Experts in Criminology know that most major crimes go on behind closed doors, be that drug related, corporate or domestic. It is a myth to believe that - serious crime goes on in the main shopping area of Liverpool - major crime goes on, in the boardrooms of businesses, in the clubs and in the police stations of the city. We don’t have cameras in the back of police vans, monitoring the criminal activity of police officers; we don’t have them in the offices of gangsters and the business elite who run this city. You can be sure if that was the case, and we could watch them, they wouldn’t be raving about CCTV. In fact nationally there is growing evidence that CCTV is not solely being used to spy on people shopping in the city centre. And the recent revelation that one of the top securities firms in the city was run by a man with a history of gun running and drug dealing, should give us furthur cause for mistrust. In 1996 a Brentwood man complained that images of his attempted suicide had been broadcast on national television. One camera operator in Mid Glamorgan has been convicted on more than 200 counts of using cameras to spy on women, and then making obscene phone calls to them from the control room. The magazine New Scientist reports that one leisure centre has placed cameras in a women’s changing room, and was being monitored by men. Other research shows that CCTV is being used to overtly discriminate against certain groups. One camera operator in Burnley told a Granada documentary “people mainly with shirts and ties are OK. Most people you can tell just by looking at them”. Another said, “I tell by the hair”. A recent report by Hull University highlighted endemic discrimination against blacks, gays, minorities and young people. They can also be used to monitor demonstrations or political groups in the city centre.
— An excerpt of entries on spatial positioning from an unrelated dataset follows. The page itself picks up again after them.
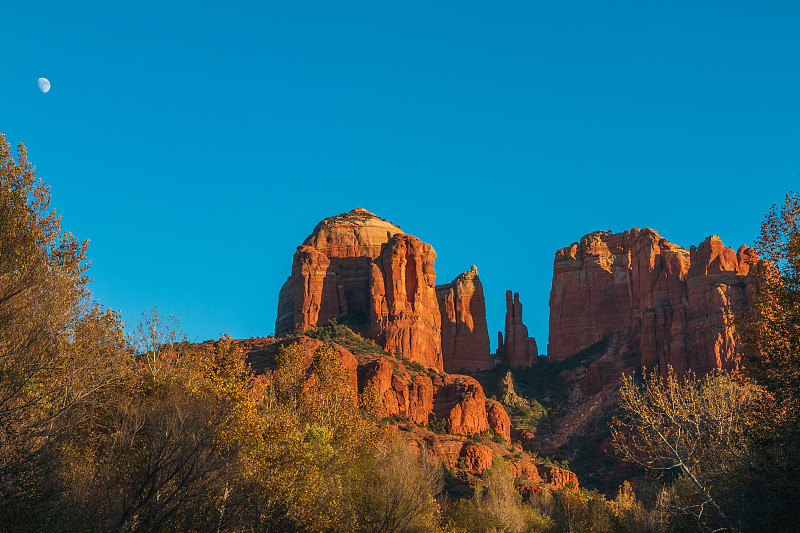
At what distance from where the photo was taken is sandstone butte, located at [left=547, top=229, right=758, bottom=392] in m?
100

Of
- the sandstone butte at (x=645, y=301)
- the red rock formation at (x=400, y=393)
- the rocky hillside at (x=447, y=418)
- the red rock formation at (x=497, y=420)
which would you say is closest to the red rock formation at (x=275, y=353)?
the rocky hillside at (x=447, y=418)

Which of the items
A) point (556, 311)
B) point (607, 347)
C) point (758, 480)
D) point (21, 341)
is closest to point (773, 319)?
point (758, 480)

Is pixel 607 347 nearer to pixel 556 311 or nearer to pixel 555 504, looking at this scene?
pixel 556 311

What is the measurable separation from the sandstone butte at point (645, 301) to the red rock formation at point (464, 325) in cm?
1539

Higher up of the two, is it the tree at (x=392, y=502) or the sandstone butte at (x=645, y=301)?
the sandstone butte at (x=645, y=301)

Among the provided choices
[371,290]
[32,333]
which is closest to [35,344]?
[32,333]

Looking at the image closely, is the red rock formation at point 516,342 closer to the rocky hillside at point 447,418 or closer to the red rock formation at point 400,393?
the rocky hillside at point 447,418

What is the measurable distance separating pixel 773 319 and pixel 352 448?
22716 mm

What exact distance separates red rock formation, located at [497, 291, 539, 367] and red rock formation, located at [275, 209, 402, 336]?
98.7 feet

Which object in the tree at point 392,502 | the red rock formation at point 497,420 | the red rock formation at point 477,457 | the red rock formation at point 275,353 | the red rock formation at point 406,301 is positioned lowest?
the tree at point 392,502

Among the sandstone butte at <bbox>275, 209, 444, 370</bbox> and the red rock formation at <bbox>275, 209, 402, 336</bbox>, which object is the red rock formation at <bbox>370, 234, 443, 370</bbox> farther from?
the red rock formation at <bbox>275, 209, 402, 336</bbox>

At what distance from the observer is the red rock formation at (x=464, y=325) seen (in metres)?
128

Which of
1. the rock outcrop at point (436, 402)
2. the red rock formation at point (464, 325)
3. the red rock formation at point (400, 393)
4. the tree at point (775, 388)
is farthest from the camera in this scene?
the red rock formation at point (464, 325)

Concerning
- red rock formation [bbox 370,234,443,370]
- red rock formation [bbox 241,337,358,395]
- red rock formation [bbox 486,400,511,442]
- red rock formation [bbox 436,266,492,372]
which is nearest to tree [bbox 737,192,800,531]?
red rock formation [bbox 241,337,358,395]
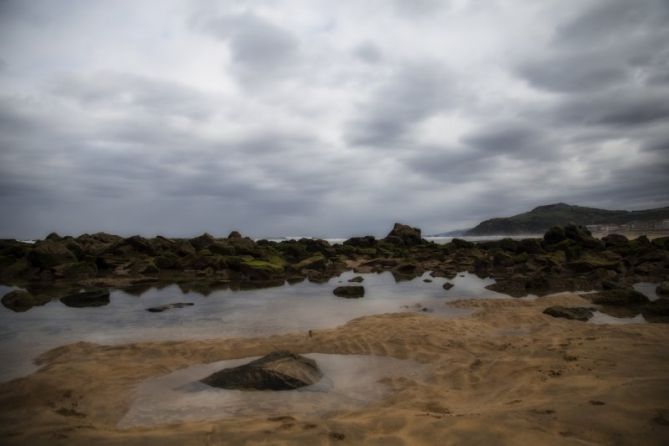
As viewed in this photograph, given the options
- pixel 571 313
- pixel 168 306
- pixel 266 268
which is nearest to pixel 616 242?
pixel 571 313

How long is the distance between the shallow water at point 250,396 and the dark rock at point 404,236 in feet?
133

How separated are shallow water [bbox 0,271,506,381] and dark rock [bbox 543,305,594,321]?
239 centimetres

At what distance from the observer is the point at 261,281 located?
21781 millimetres

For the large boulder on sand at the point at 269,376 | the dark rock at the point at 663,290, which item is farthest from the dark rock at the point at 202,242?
the dark rock at the point at 663,290

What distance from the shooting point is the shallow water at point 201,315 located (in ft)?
31.5

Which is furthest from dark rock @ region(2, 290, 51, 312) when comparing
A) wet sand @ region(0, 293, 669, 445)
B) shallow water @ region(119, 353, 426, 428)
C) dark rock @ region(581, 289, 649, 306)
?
dark rock @ region(581, 289, 649, 306)

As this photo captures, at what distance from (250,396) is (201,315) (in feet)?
23.9

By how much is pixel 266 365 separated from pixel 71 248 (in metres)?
26.0

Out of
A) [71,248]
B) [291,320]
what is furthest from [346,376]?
[71,248]

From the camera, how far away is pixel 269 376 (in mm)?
6340

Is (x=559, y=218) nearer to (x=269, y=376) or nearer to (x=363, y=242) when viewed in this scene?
(x=363, y=242)

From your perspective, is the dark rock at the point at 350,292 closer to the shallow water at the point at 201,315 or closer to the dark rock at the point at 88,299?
the shallow water at the point at 201,315

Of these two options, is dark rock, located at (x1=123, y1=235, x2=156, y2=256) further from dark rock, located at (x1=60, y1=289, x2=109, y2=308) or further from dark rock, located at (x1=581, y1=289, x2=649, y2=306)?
dark rock, located at (x1=581, y1=289, x2=649, y2=306)

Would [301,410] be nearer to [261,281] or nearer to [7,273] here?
[261,281]
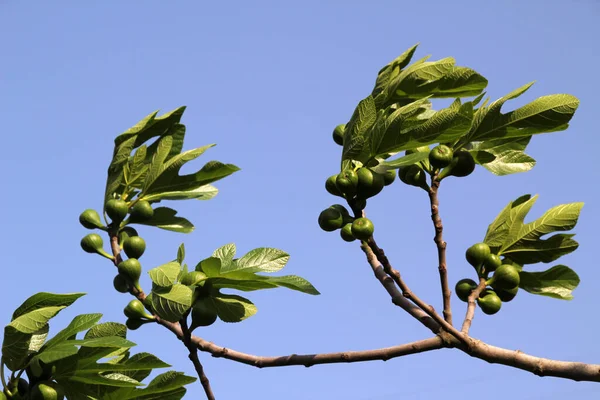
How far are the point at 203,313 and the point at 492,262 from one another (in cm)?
114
One of the offshoots of Liverpool’s CitySafe Partnership is a group called CrimeAlert, which consists of the local business elite who meet monthly with undercover Police officers and discuss who should be targeted for surveillance. We know organisations like the Big Issue have been infiltrated; we know, like elsewhere it is young people generally who fall under the suspicious eye - it’s only a matter of time before new groups like People Not Profit are targeted. Because a high priority of People Not Profit is to expose the sham of rip-off high street stores and corruption in Liverpool. We know that Citysafe Partnership, CrimeAlert or Liverpool City Centre Partnership, are not really interested in this city, or its inhabitants, they are interested in taking as much money off us as they can and putting it into their pockets – and grabbing any money coming into the city, (supposedly geared towards the interests of its inhabitants) and putting that into their pockets. They are transforming the city centre into a consumer playground – an exclusive space for money and people of the ‘right sort’. CCTV is not about protecting all our interests; it’s about protecting their interests at the expense of reducing our right to go were we want in our city; it’s about excluding individuals and groups they don’t like. These developments reinforce the power of business to shape our city and the people in it as ‘good consumers’. All of this is backed by CCTV, private security firms and police officers – watching and controlling us. The city centre should not belong to them; it should belong to us, all of us.